Erdoğan yönetiminin 2021 yılı için hedeflediği ve vaad ettiği yatırım büyümesinin sektörel resmi böyle. Yatırımlar, 2021 toplam büyüme hedefinin de önemli bir ayağı durumunda.
Peki, 2021 sonunda bu resim gerçekleşecek mi?
Önce kamu cephesine bakalım.
Bütçedeki bozulmanın geldiği yer malum. Kamu yatırımlarının yerinde saydığı 2020 yılı koşullarında bile bütçe açığı patlama yaptı. Artan faiz yükü, hızla tırmanan borç stoğunun yarattığı baskı karşısında kamu yatırımlarının böyle açılması çok zor. Bu zorlandığında ekonominin başka arazlarını azdırması gündeme gelecek.

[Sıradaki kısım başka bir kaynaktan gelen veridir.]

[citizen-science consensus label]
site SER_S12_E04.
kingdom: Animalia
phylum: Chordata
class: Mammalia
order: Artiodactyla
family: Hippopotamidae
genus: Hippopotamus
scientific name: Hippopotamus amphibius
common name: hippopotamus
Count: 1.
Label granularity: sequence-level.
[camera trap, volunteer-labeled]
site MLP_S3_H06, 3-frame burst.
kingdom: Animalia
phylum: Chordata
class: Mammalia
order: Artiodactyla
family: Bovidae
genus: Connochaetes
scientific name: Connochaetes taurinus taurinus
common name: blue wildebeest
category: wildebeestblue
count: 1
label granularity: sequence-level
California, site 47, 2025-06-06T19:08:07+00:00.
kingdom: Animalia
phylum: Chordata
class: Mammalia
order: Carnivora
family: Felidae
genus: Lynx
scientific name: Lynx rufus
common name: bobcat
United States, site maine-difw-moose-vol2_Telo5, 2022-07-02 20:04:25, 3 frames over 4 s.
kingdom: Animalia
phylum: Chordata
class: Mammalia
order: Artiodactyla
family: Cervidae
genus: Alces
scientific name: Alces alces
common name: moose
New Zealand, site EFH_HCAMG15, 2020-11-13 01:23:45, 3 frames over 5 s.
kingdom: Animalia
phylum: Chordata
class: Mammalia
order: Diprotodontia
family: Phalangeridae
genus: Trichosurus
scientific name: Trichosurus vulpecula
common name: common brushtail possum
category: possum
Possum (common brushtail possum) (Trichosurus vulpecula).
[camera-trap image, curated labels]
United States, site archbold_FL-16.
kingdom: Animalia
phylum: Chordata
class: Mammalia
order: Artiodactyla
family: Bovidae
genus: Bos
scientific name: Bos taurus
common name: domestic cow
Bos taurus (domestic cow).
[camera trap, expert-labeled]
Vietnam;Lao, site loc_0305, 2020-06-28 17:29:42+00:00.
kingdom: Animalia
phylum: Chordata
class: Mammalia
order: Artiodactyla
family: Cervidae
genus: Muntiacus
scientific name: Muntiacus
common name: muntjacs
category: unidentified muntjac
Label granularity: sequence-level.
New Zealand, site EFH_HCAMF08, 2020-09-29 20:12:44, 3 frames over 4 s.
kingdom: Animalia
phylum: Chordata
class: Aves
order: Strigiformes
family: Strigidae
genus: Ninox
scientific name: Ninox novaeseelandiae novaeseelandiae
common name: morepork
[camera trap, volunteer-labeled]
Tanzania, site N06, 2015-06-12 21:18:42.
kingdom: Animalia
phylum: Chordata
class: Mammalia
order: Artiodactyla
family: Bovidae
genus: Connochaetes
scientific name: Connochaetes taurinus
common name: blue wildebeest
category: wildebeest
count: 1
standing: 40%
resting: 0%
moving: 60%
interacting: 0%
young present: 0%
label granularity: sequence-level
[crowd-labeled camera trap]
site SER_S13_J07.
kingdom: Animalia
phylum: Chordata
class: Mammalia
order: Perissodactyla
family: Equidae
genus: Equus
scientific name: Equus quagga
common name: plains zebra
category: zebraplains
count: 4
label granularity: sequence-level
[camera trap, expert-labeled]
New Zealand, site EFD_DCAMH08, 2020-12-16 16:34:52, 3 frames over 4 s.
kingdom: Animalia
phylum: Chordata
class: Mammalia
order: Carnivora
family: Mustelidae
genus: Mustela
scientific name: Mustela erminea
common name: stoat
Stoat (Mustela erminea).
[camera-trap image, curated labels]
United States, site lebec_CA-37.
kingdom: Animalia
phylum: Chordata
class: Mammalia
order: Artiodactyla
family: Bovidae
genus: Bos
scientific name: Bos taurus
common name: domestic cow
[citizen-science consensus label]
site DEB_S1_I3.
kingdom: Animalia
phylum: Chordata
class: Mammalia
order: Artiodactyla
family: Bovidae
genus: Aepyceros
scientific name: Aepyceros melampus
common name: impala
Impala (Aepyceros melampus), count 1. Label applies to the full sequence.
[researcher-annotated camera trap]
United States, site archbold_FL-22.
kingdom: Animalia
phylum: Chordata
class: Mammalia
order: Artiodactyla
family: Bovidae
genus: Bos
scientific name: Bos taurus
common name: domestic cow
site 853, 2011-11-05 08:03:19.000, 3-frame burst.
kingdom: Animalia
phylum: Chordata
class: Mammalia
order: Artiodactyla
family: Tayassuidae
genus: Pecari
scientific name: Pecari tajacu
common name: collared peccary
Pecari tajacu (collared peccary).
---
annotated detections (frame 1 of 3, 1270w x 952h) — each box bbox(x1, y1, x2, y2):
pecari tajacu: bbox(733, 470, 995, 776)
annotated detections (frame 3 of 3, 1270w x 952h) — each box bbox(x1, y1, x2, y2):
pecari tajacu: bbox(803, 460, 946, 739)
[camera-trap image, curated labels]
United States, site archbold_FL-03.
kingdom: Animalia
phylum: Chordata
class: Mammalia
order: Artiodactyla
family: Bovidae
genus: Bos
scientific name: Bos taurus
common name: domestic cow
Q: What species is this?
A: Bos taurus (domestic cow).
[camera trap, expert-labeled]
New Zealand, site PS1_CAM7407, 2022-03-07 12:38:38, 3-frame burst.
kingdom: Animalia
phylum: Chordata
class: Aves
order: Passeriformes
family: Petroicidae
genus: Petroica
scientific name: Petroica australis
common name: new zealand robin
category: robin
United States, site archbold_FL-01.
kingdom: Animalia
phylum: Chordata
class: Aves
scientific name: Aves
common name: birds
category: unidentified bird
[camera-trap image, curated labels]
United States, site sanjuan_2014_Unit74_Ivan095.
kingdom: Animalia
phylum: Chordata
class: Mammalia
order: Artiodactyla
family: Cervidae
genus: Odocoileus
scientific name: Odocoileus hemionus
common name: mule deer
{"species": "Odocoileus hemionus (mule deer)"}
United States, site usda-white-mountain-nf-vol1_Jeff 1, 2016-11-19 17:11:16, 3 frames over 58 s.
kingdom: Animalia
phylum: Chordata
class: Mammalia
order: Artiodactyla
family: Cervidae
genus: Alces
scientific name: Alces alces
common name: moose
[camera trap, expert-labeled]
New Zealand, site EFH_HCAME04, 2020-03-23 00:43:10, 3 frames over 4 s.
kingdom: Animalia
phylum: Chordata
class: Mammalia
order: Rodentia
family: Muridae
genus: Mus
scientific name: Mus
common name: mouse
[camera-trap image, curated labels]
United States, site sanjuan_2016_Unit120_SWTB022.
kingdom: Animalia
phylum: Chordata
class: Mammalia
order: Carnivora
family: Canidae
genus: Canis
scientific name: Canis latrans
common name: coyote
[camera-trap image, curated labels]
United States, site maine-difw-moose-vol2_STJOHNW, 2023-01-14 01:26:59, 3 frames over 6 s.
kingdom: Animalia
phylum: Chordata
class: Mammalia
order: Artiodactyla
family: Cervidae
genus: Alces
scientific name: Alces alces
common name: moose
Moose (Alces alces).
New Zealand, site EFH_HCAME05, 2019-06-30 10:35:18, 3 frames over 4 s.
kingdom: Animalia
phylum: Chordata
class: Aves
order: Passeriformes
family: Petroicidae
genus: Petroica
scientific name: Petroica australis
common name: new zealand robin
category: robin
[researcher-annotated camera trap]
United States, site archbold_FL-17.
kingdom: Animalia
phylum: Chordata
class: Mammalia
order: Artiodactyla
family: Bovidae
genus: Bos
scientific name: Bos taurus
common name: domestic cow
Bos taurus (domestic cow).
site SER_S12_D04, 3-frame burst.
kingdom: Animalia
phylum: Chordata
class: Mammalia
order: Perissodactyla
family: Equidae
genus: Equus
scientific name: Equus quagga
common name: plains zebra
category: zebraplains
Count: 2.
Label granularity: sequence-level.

Zaten açıklanan Cumhurbaşkanlığı 2021 yılı yatırım programında yer alan rakamlar, 2020’ye göre bu düzeyde bir kamu yatırım büyümesi mesajı vermiyor.
Özel sektöre gelince durum daha da karanlık. Faizlerin zorla yapay olarak düşük tutulduğu, bankalara zorla kredi dağıttırıldığı koşullarda bile özel sektör yatırımları daralmıştı. Şimdi faizler yükselmişken özel sektör yatırımlarının büyümeye başlaması beklenebilir mi?
Faizleri zorla, kuru rezerv tüketerek tutma politikası iflasla sonuçlandı. Bu nedenle faizlerin tekrar aşağı çekilmesi uzun süre mümkün gözükmüyor. Aynı şekilde kredi genişlemesini zorlamanın yolu da kapalı. Kapalı olan bu yollar, yüklü miktarda döviz rezervi biriktirmeden denenecek olursa, kurların patlaması ve ödemeler dengesinin alabora olması faturası karşımıza çıkacak.
Şu ana kadarki gelişmeler döviz rezervlerini bu ölçüde rahatlatacak bir akımın işaretlerini de vermiyor. Çoğu yabancı akbaba fonlardan gelen sınırlı döviz girişine güvenmek mümkün değil. Bu dengeler/dengesizlikler altında bu hedefler sizce gerçekleşebilir mi?